For Ulster will fight
And Ulster will be right.

Stephen raised the sheets in his hand.

— Well, sir, he began.

— I foresee, Mr Deasy said, that you will not remain here very long at this work. You were not born to be a teacher, I think. Perhaps I am wrong.

— A learner rather, Stephen said.

And here what will you learn more?

Mr Deasy shook his head.

— Who knows? he said. To learn one must be humble. But life is the great teacher.

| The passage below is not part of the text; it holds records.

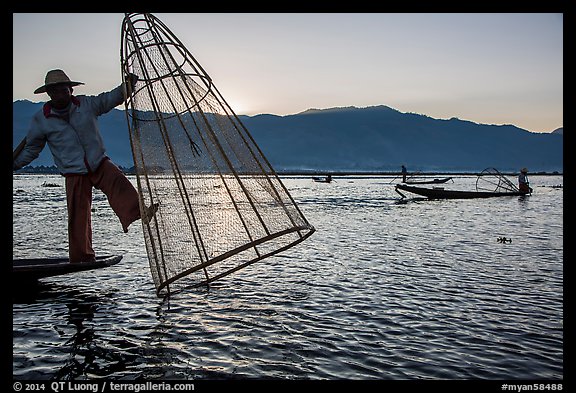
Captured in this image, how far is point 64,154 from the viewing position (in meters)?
7.57

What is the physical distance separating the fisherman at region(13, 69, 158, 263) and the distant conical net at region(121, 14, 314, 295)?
533 mm

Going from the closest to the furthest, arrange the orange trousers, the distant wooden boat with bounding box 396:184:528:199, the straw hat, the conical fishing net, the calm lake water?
1. the calm lake water
2. the straw hat
3. the orange trousers
4. the distant wooden boat with bounding box 396:184:528:199
5. the conical fishing net

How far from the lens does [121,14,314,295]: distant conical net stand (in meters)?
6.74

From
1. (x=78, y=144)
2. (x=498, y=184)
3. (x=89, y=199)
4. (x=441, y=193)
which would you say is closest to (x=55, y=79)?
(x=78, y=144)

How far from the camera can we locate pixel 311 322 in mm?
6914

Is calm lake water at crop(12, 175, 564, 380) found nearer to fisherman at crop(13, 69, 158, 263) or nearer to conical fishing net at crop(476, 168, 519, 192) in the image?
fisherman at crop(13, 69, 158, 263)

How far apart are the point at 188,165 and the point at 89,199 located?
6.19ft

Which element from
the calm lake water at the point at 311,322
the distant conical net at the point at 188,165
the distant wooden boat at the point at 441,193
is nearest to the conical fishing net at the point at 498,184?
the distant wooden boat at the point at 441,193

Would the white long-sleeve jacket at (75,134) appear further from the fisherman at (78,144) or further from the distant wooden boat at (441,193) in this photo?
the distant wooden boat at (441,193)

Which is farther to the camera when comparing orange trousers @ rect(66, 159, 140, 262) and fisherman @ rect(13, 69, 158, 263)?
orange trousers @ rect(66, 159, 140, 262)

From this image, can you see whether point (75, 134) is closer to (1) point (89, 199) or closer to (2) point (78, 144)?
(2) point (78, 144)

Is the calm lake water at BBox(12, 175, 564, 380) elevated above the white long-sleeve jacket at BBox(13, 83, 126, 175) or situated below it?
below

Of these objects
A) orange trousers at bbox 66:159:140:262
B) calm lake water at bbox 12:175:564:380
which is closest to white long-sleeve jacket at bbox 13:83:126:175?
orange trousers at bbox 66:159:140:262
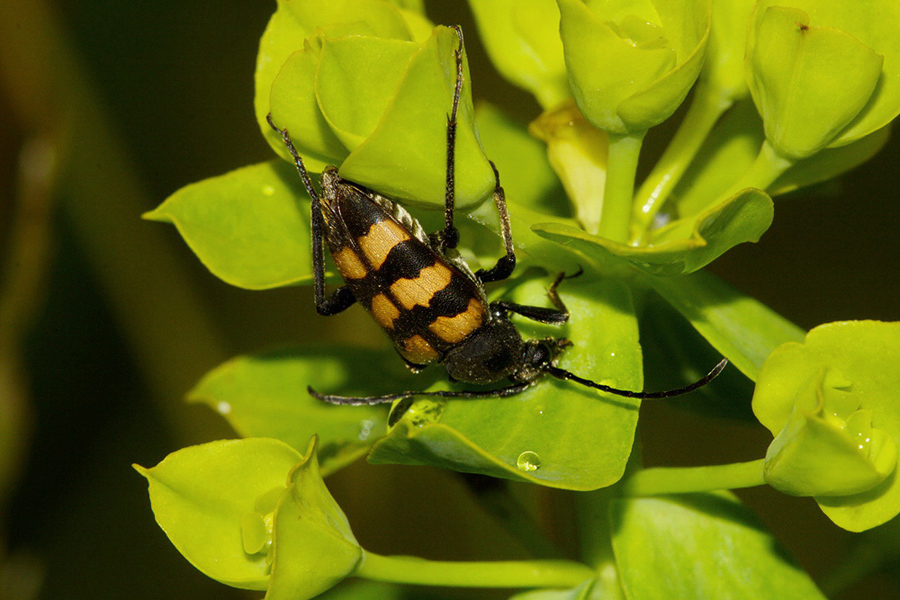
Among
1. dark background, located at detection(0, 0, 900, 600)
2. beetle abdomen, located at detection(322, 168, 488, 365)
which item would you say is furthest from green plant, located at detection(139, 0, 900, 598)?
dark background, located at detection(0, 0, 900, 600)

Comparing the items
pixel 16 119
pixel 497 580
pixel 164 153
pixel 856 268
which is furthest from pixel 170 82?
pixel 856 268

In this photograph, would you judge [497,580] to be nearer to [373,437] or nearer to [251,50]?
[373,437]

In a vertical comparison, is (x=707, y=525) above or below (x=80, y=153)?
below

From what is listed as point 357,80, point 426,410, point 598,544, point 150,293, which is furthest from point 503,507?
point 150,293

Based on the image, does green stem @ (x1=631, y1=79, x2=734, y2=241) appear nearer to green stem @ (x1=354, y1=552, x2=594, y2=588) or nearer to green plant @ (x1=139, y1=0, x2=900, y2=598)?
green plant @ (x1=139, y1=0, x2=900, y2=598)

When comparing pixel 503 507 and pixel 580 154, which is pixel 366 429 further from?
pixel 580 154

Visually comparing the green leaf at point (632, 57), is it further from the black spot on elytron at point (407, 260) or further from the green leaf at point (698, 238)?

Stephen rustled the sheets again.

— As regards these, he began.

— Yes, Mr Deasy said. You have two copies there. If you can have them published at once.

Telegraph. Irish Homestead.

— I will try, Stephen said, and let you know tomorrow. I know two editors slightly.

That will do, Mr Deasy said briskly. I wrote last night to Mr Field, M.P. There is a meeting of the cattletraders’ association today at the City Arms Hotel. I asked him to lay my letter before the meeting. You see if you can get it into your two papers. What are they?

The Evening Telegraph

— That will do, Mr Deasy said. There is no time to lose. Now I have to answer that letter from my cousin.

— Good morning, sir, Stephen said, putting the sheets in his pocket. Thank you.

— Not at all, Mr Deasy said as he searched the papers on his desk. I like to break a lance with you, old as I am.

— Good morning, sir, Stephen said again, bowing to his bent back.